Tools, Bash, and Program Synthesis
- One camp argues a single
bashtool could theoretically cover listing, searching, editing, and patching files. - Another argues for specialized tools (list files, read file, edit file) for safety, sandboxing, and clarity, and because some models have been specifically trained on such tools.
- There’s mention that some models (e.g., Sonnet) sometimes synthesize helper Python programs to perform large refactors in one shot, an emergent form of program synthesis.
Effectiveness on Real Codebases and Costs
- Skeptics say toy or fresh repos are easy; the hard case is large, old codebases where changes must be precise and non-destructive.

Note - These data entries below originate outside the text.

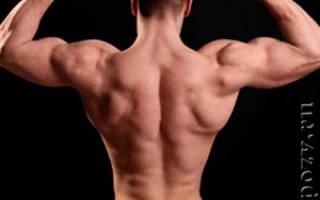 Какие мышцы спины держат позвоночник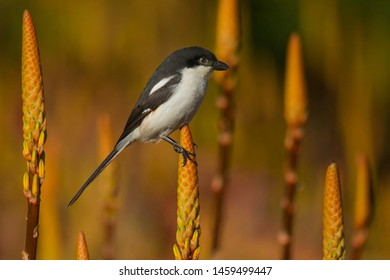 The southern fiscal, common fiscal or fiscal shrike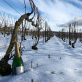 Champagne Serge Rafflin Blanc de Blancs Brut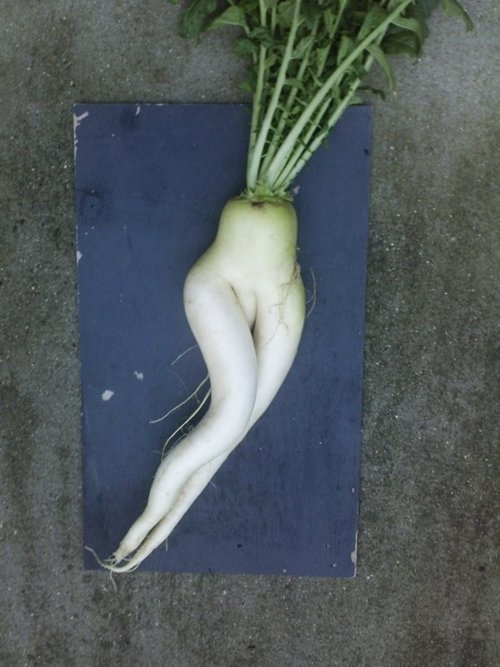 inappropriate vegetables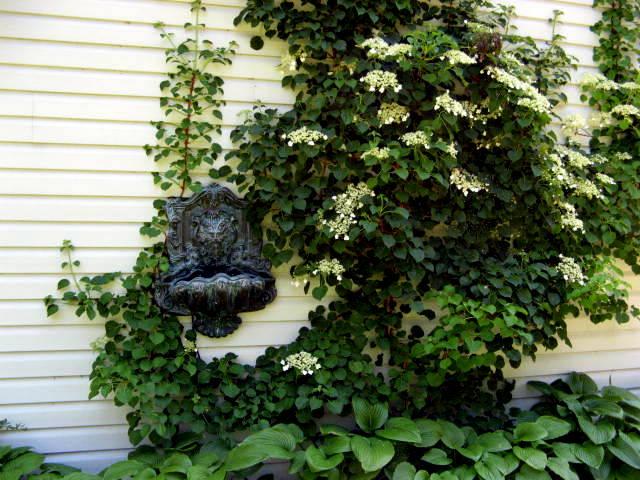 Climbing Hydrangea Plant – Tips On How To Grow a Climbing Hydrangea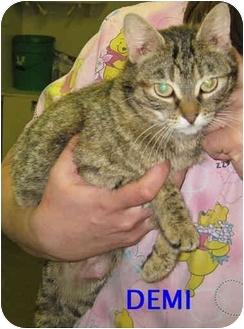 Domestic Shorthair Cat for adoption in Ottawa, Illinois - Demi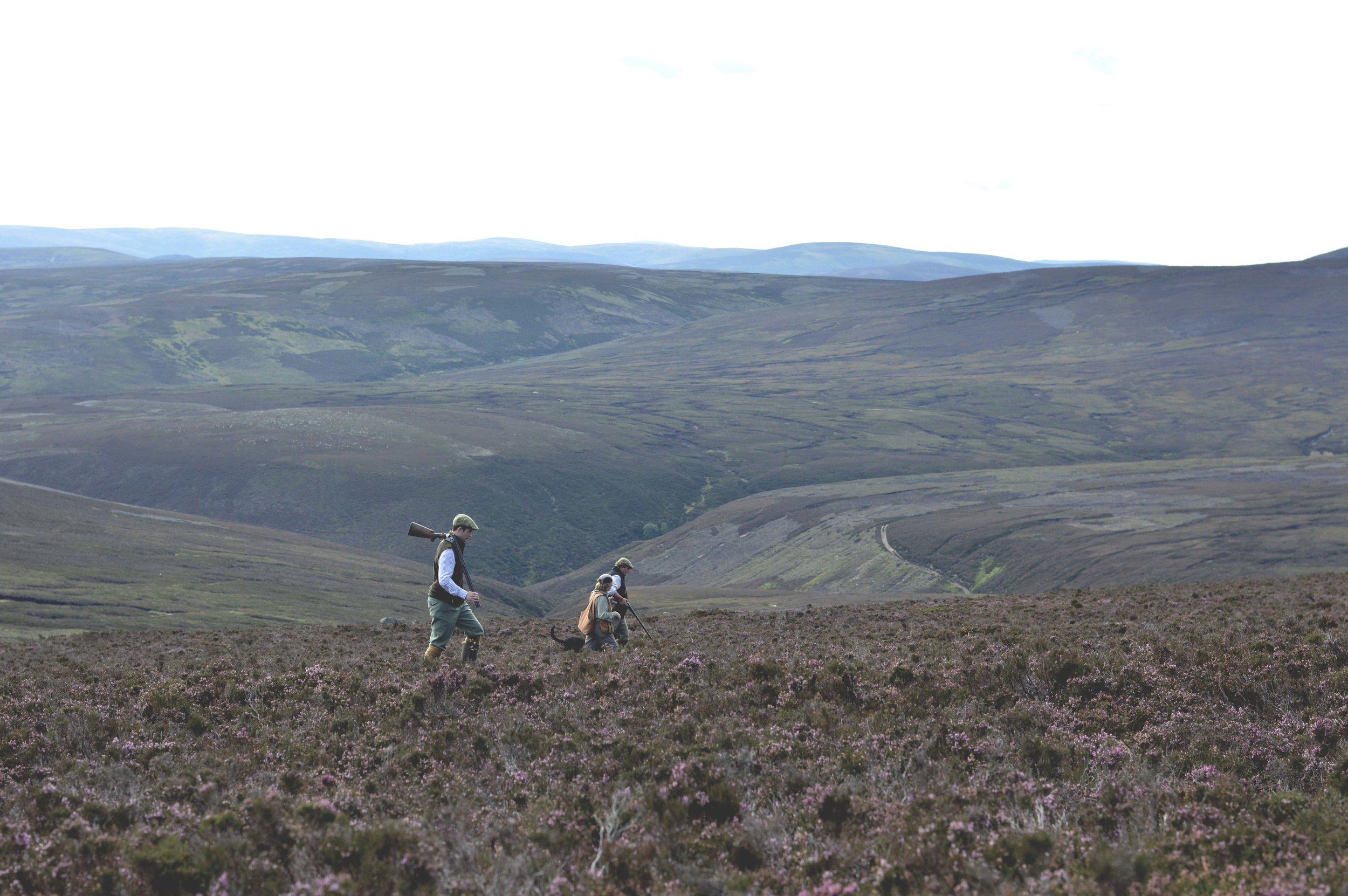 Grouse Shooting Yorkshire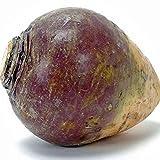 American Purple Top Rutabaga Seeds - 4.8 grams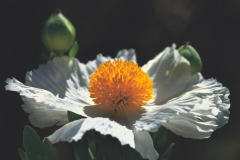 poppy-with-golden-sun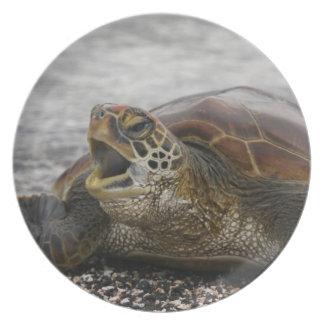 South America, Ecuador, Galapagos Islands, 2 Melamine Plate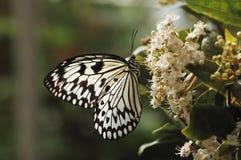 черная белизна бабочки Стоковое Изображение RF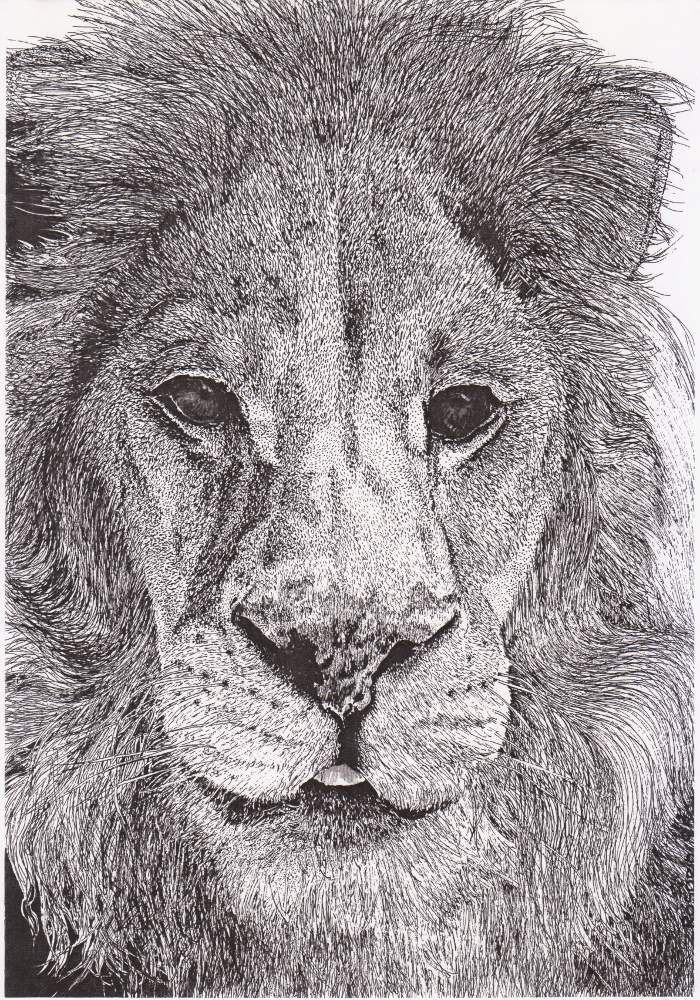 Lion by Maria Goncalves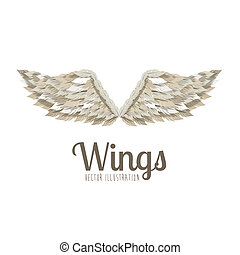 wings design over white background vector illustration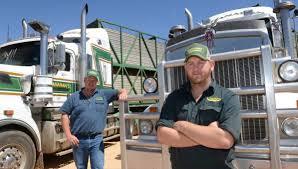 100 Livestock Trucking Companies Transport Company Follows Successful Motto The Land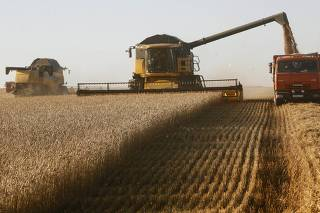 Combine harvesters work on wheat field of Solgonskoye farming company near the village of Talniki southwest from Krasnoyarsk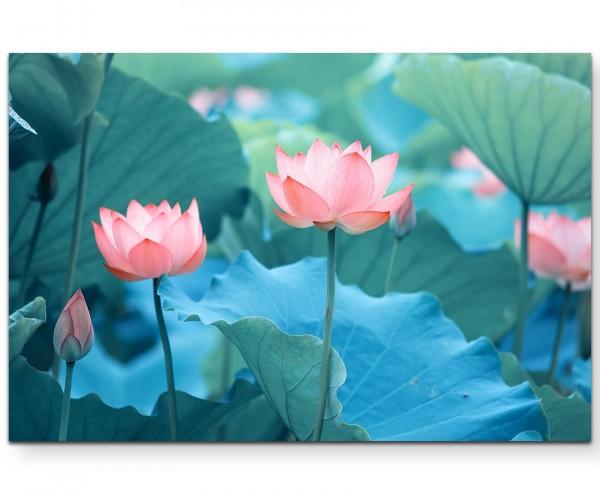 Blühender Lotus - Leinwandbild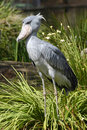 Shoebill Heron Royalty Free Stock Photo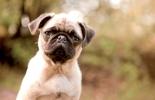 ,<b>Onderlegger Kangaro 44x68cm hond</b>
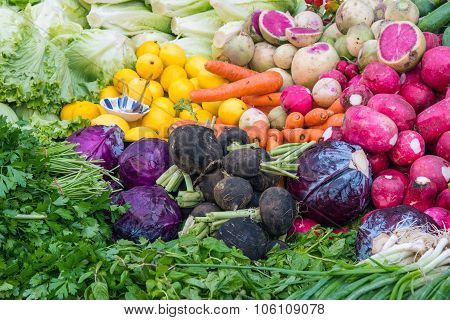 Vegetables, herbs and salad
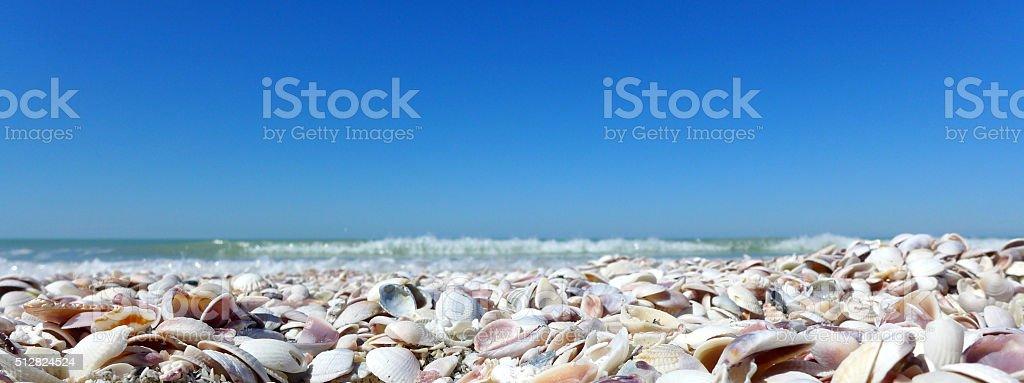 Beach with seashells stock photo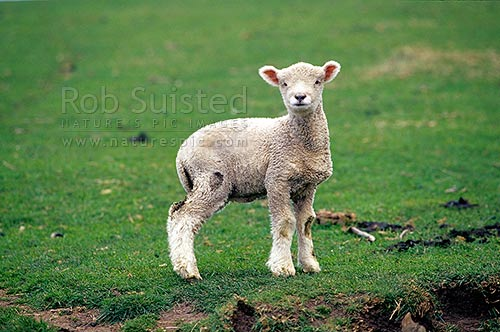 Spring lamb - sheep, Otago Peninsula, New Zealand (NZ) stock photo.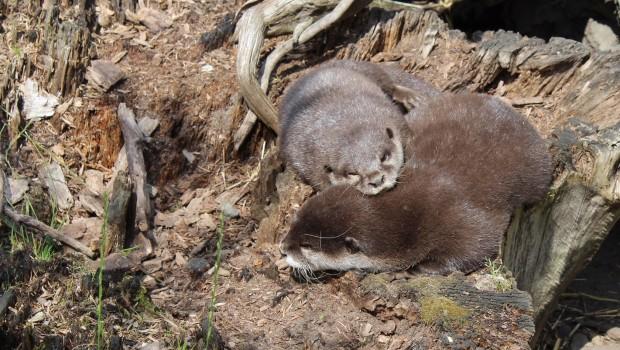Schmusende Otter im SEA LIFE Oberhausen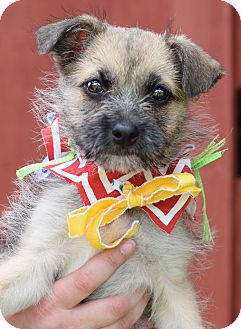 Border Terrier Mix Puppy for adoption in Denver, Colorado - Roux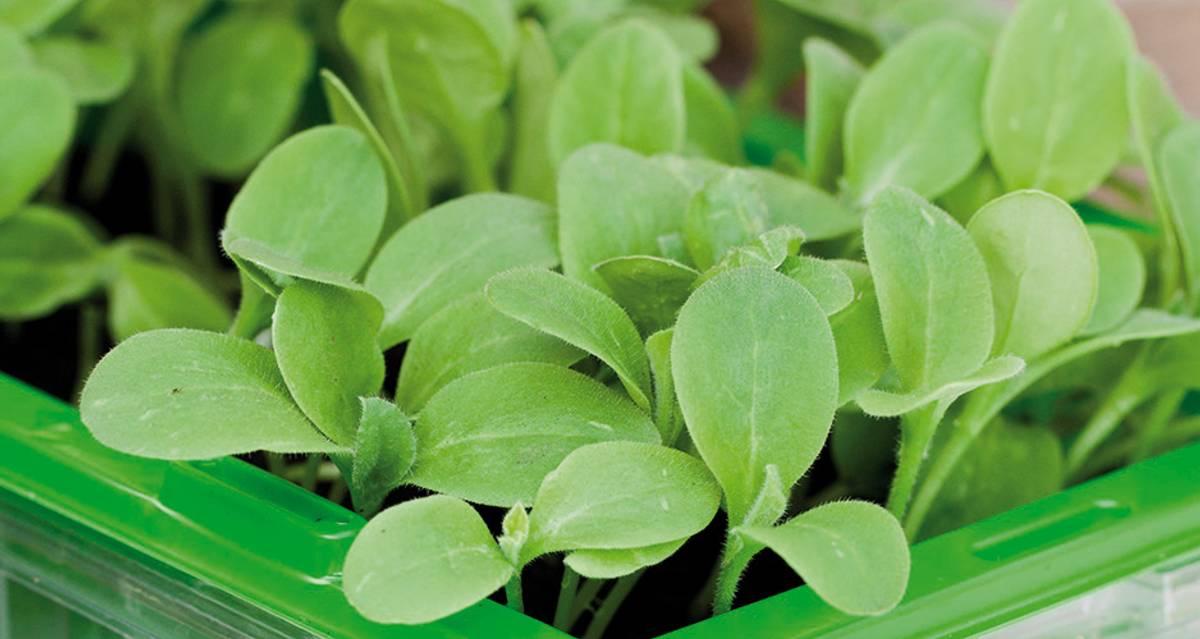 Micro Leaf Agurkurt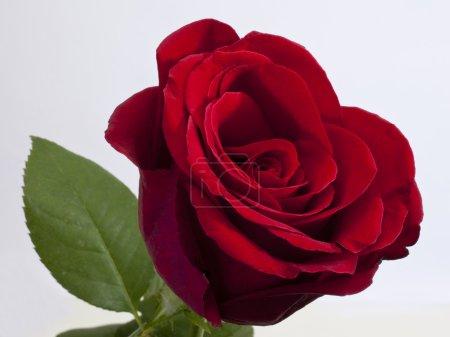 Photo pour Unique rose rouge avec feuille verte sur fond blanc - image libre de droit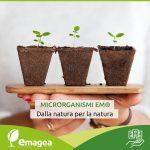 Emagea, prodotti a base di Microrganismi Effettivi
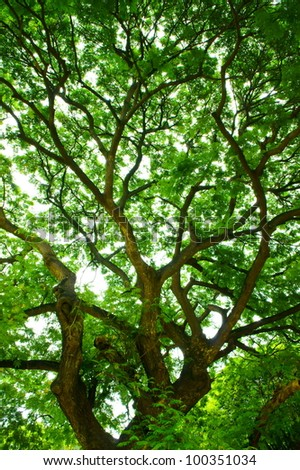 Forest tree canopy in spring, with green leaves. - stock photo
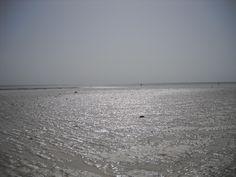 e quando il mare si ritira si vede un'immensa spiaggia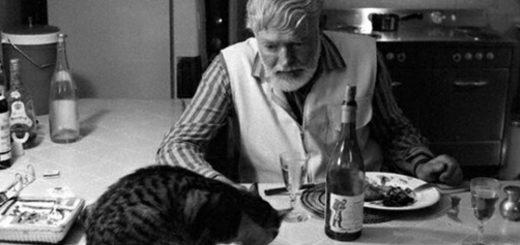 Черно- белый Хэмингуэй с кошкой и кальвадосом.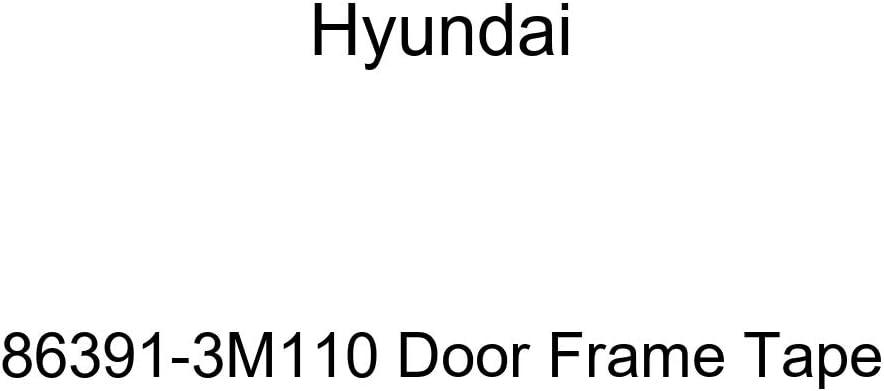 Genuine Topics on TV Hyundai 86391-3M110 Frame Door New life Tape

- Cost concerns: “throwing tokens at the loop” equates to throwing money at the problem; suggestions include caching repo metadata, anticipating tool calls, and parallelizing calls to reduce cost.
- Local models are seen as promising but still limited for top-tier coding performance.
UX: CLI Agents vs Dashboards/HUDs
- Several people dislike current CLI agents: they lose context, make random edits, get stuck in loops, and rely on crude file-selection heuristics.
- Proposed future: richer dashboards/HUDs with previews, action buttons, kanban/status views, multi-agent coordination, and better “surgical” editing (e.g., AST-based transformations rather than full-file rewrites).
Why Build Your Own Agent?
- Some ask why not just use existing tools like Cursor or Claude Code.
- Supporters say the value is educational: understanding the “tools-in-a-loop” pattern, being able to adapt it to non-coding workflows, and future job relevance.
Presentation, Hype, and Conceptual Framing
- Multiple commenters find the article’s slide-heavy, image-filled format hard to read and “AI-slop-like.”
- Buzzier concepts (AI compass, agentic vs non-agentic models) trigger skepticism and “snake oil” vibes, though others still found the technical core useful.